Nach Diagnose, Vorbehandlung, der Implantation und anschließender Eingliederung des Zahnersatzes folgt als weiterer wesentlicher Schritt die Pflege- und Erhaltungsphase. Dieser wird im Idealfall in ein existierendes strukturiertes Präventionskonzept der Praxis integriert. In der Regel werden die Prophylaxemaßnahmen an Prophylaxemitarbeiterinnen delegiert. Ein langfristiger Erhalt der Implantate erfordert von daher gut ausgebildete, qualifizierte und motivierte Mitarbeiterinnen. Das Wissen um die Besonderheiten dieser etablierten Therapie ist Grundvoraussetzung, um die Gefahr von Implantatverlusten zu minimieren – egal, ob Einzelzahnlücken, Schaltlücken, Freiendsituationen oder zahnlose Kiefer versorgt wurden. Nachfolgend werden die Elemente und die Besonderheiten einer wirkungsvollen Implantaterhaltungsphase dargestellt.

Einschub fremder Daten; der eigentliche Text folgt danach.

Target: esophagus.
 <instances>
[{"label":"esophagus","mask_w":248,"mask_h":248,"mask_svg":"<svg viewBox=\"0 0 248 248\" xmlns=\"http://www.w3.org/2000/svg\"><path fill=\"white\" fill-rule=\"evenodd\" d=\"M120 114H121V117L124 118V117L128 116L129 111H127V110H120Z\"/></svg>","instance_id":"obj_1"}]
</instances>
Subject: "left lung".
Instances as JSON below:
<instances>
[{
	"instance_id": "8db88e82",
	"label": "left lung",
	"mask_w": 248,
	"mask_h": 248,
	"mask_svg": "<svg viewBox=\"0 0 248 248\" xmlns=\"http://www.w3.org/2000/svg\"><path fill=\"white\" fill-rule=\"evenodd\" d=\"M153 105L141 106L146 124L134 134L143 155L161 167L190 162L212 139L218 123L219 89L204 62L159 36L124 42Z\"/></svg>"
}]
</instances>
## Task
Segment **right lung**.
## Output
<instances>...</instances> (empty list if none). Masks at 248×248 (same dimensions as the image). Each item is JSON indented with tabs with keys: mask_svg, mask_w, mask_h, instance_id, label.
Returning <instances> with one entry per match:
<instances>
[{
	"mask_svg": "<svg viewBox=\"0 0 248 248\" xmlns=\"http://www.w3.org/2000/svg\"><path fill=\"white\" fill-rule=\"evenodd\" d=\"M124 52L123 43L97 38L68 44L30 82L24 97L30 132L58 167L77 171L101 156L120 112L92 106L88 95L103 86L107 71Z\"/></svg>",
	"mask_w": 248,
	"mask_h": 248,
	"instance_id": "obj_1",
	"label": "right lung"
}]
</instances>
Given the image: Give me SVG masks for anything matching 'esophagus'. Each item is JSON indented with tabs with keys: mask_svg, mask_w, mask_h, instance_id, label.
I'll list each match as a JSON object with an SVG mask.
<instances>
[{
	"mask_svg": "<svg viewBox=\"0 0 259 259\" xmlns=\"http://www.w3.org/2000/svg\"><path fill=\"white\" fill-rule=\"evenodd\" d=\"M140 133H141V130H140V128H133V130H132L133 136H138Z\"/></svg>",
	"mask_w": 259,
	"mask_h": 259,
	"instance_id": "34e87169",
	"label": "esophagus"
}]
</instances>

Teamarbeit: Zahnarzt und Prophylaxefachkraft
Die Erhaltungsphase bei Implantatpatienten ist Teamarbeit – Zahnarzt und Prophylaxefachkraft ergänzen sich. Ziel ist es, den Patienten eine bestmögliche und qualitätsorientierte Behandlung zu ermöglichen. Risiken und entzündliche Prozesse können so frühzeitig erkannt und therapiert werden. Nur so ist die Basis für den langfristigen Erhalt des Implantats zu gewährleisten. Im Rahmen der Nachsorge und des Recalls muss der Übergangsstelle des Implantats von der Mundhöhle in den Kieferknochen besondere Aufmerksamkeit gewidmet werden. Hier befin-det sich der Angriffspunkt für Bakterien. Im ungünstigsten Falle können entzündliche Prozesse direkt zum Ver-lust des Implantats führen.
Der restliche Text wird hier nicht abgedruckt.